Anyway, two refines will get you a better result I'm sure. I like to use copperas for the first drop, SMB for the next. 

Sent from my SAMSUNG-SM-G891A using Tapatalk


----------



## Tndavid (Sep 20, 2016)

upcyclist said:


> Hey, at least yours was a button. I melted two small refines tonight and got a pair of blobs. I was having trouble getting it hot enough, and the surface I poured it in was too cool. Oh well.
> 
> Anyway, two refines will get you a better result I'm sure. I like to use copperas for the first drop, SMB for the next.
> 
> Sent from my SAMSUNG-SM-G891A using Tapatalk


Send it to me and I'll melt it for ya.  Yea I used SMB on the 1st drop. Never tried Copperas yet. May give it a go this go round.


----------



## Tndavid (Sep 20, 2016)

Pictures of the blobs please :?


----------



## upcyclist (Sep 20, 2016)

I may or may not be at a bar right now (yes they tolerate my nerdiness at the rail), but I can do so at some point  

Sent from my Samsung Galaxy using Tapatalk, possibly while under the influence of alcohol.


----------



## Tndavid (Sep 20, 2016)

Great. Drink 1 for me. Or 2 :wink:


----------



## Tndavid (Sep 20, 2016)

Like the signature line by the way. Lol


----------



## glorycloud (Sep 21, 2016)

Things turned around in my melting career when I learned about koawool here
on the forum.
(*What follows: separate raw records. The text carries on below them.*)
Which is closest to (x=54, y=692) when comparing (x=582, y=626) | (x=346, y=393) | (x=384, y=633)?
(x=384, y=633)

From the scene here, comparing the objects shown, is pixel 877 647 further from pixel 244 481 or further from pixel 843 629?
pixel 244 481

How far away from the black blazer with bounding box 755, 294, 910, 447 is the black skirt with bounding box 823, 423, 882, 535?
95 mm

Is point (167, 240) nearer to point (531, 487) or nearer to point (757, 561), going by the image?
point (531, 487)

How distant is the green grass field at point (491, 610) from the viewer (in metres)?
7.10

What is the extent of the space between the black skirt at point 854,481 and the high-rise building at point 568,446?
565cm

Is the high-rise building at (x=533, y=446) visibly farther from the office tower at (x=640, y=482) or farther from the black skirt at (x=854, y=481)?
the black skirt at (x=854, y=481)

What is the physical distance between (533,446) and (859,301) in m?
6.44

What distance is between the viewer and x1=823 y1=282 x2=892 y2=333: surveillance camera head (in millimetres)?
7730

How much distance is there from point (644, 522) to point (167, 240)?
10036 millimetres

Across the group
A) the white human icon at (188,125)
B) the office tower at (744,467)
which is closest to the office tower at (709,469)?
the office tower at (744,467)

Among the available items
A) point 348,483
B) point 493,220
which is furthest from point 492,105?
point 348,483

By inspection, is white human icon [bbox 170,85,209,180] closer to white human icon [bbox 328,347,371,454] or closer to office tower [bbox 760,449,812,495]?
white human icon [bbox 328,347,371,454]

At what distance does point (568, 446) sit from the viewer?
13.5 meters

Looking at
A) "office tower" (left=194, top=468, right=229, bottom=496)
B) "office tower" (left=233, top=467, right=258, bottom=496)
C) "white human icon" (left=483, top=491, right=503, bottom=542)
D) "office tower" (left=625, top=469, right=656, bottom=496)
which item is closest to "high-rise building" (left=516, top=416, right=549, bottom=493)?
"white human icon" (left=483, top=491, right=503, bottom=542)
See here:

http://www.ebay.com/itm/2-Ceramic-Fiber-Insulation-Blanket-Kaowool-RT-2300F-8-Thermal-Ceramics-6-x6-/201487415571?hash=item2ee995f913:g:gfkAAOSwYmZXEYos

I simply set my melting dish on a block of koawool that is about 2" thick and maybe 5" x 5" and
the heat stays around the melting dish resulting in buttons that are spherical in nature. 8)


----------



## Tndavid (Sep 21, 2016)

glorycloud said:


> Things turned around in my melting career when I learned about koawool here
> on the forum. See here:
> 
> http://www.ebay.com/itm/2-Ceramic-Fiber-Insulation-Blanket-Kaowool-RT-2300F-8-Thermal-Ceramics-6-x6-/201487415571?hash=item2ee995f913:g:gfkAAOSwYmZXEYos
> ...


Ya I have an endless supply of the ceramic wool material. Insulating is part of my job scope. Lol. The button was actually very much round. I just wasn't happy with the color. I believe I've got the melting part down. If you run out of the ceramic wool don't buy any more. I'll send you some.


----------



## Tndavid (Sep 24, 2016)

Well this is the powder 5 mins after SMB drop and a little stir. 1st time it's clumped on me just after the drop. Gonna let it sit all day and proceed with Harold's wash from there. I am ecstatic. Sad that 2 grams does this to me. Lol. Thank all of you for your plethora of knowledge and letting us noobs pick at it like a buzzard on a gut wagon. And special thanks to Topher_osAUrus.


----------